Exactly as they appear below, repeat the lines from the one with "Military Strength Classic T-Shirt" through the one with "APPLICATIONS Industrial Mouldings". Drop every picture.

[Short descriptive text snippets]
/---

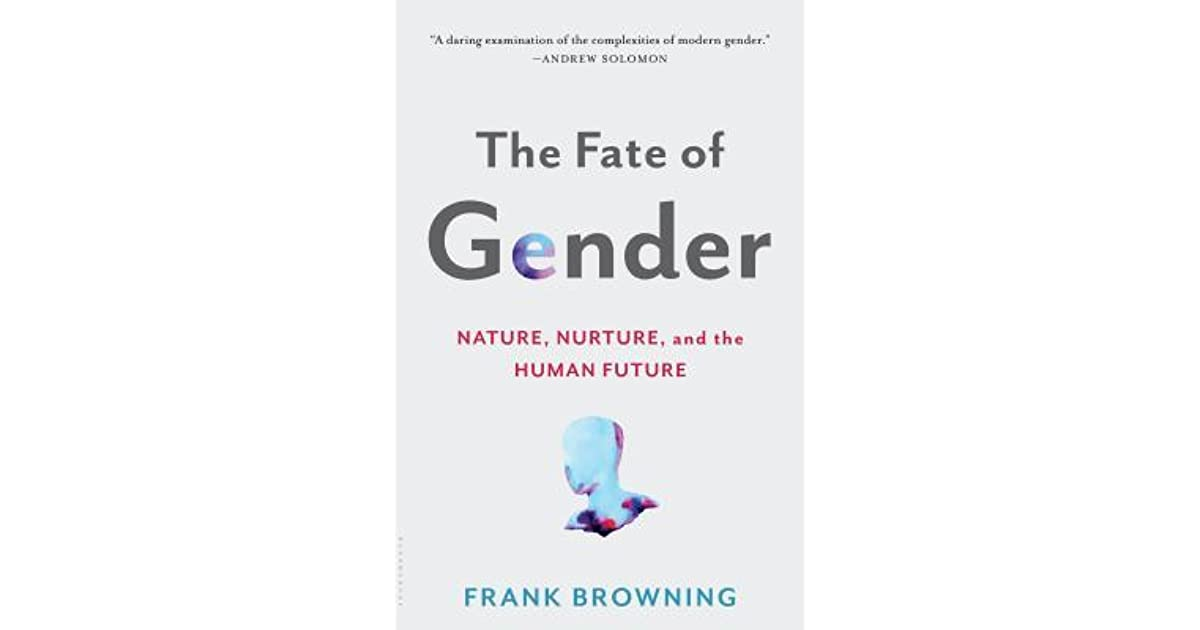 The Fate Of Gender Nature Nurture And The Human Future By Frank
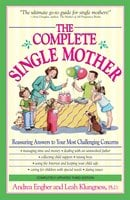 The Complete Single Mother: Reassuring Answers to Your Most Challenging Concerns - Andrea Engber,Leah Klungness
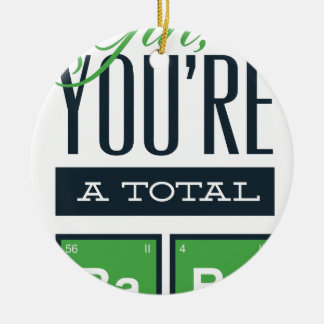 girls you are a total babe, cute funny geek design ceramic ornament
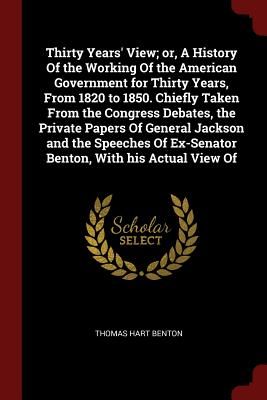 Thirty Years' View; Or, a History of the Working of the American Government for Thirty Years, from 1820 to 1850. Chiefly Taken from the Congress Debates, the Private Papers of General Jackson and the Speeches of Ex-Senator Benton, with His Actual View of - Benton, Thomas Hart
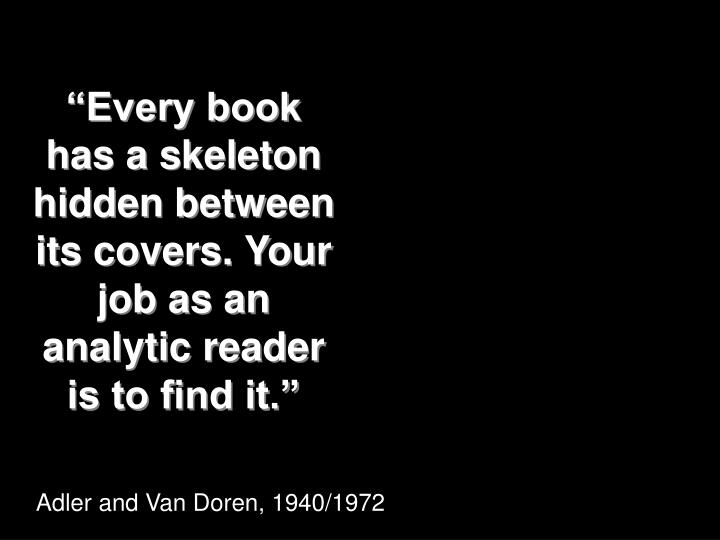 """""""Every book has a skeleton hidden between its covers. Your job as an analytic reader is to find it."""""""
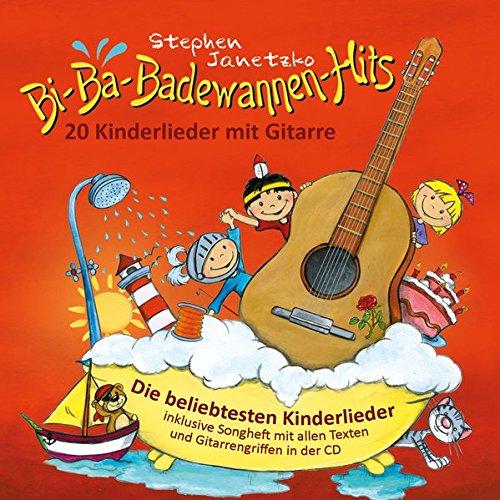 Preisvergleich Produktbild Bi-Ba-Badewannen-Hits - 20 Kinderlieder mit Gitarre: Die beliebtesten Kinderlieder inklusive Songheft mit allen Texten und Gitarrengriffen in der CD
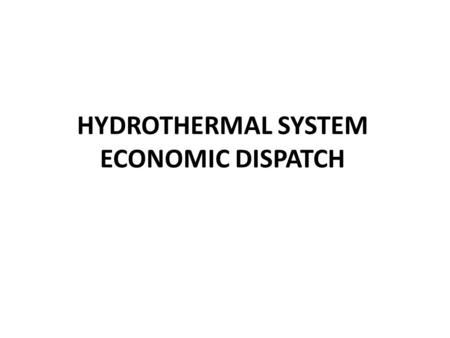 HYDROTHERMAL SYSTEM ECONOMIC DISPATCH. Neglect Network Losses.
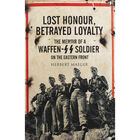 Lost Honour - Betrayed Loyalty image number 1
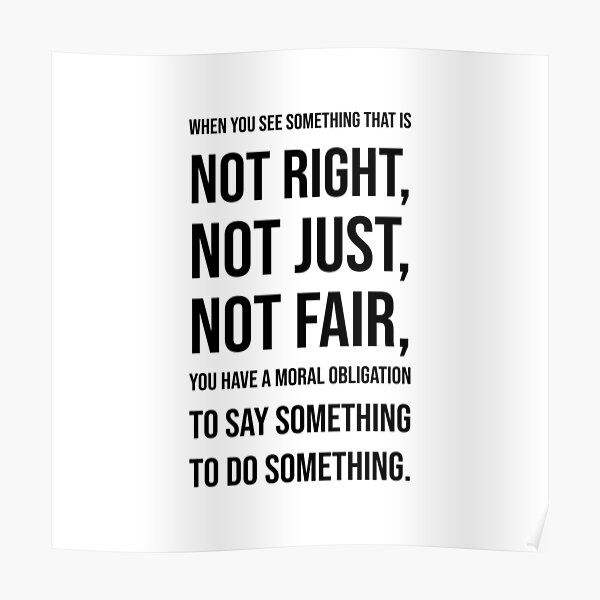 When you see  something that is  not right,  not just,  not fair,  you have a moral  obligation  to say something to do something. - John Lewis Poster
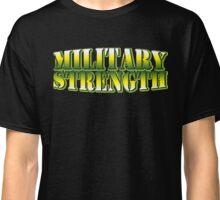 Military Strength Classic T-Shirt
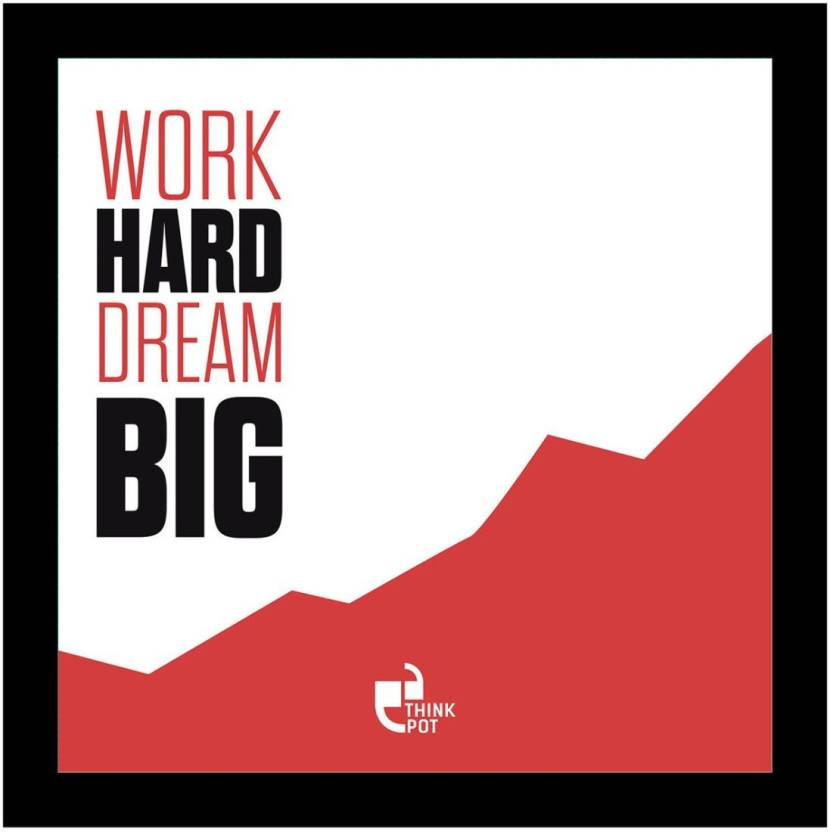 Athah Work Hard Dream Big Poster Photographic Paper Paper Print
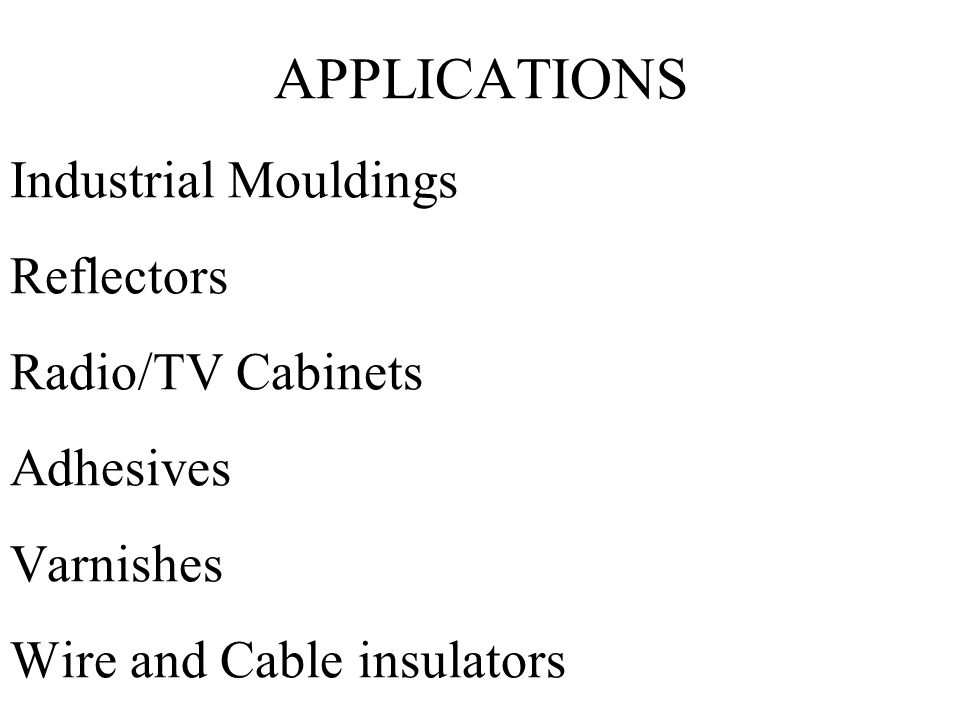 APPLICATIONS Industrial Mouldings Reflectors Radio/TV Cabinets Adhesives Varnishes Wire and Cable insulators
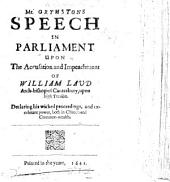 Mr. Grymstons Speech in Parliament upon the accusation and impeachment of William Laud, Arch-Bishop of Canterbury, upon high treason: declaring his wicked proceedings and exorbitant power, both in church and commonwealth. Dec. 18, 1640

\---

** RESPONSE TO THIS TASK **
 Military Strength Classic T-Shirt
 Athah Work Hard Dream Big Poster Photographic Paper Paper Print
 APPLICATIONS Industrial Mouldings Reflectors Radio/TV Cabinets Adhesives Varnishes Wire and Cable insulators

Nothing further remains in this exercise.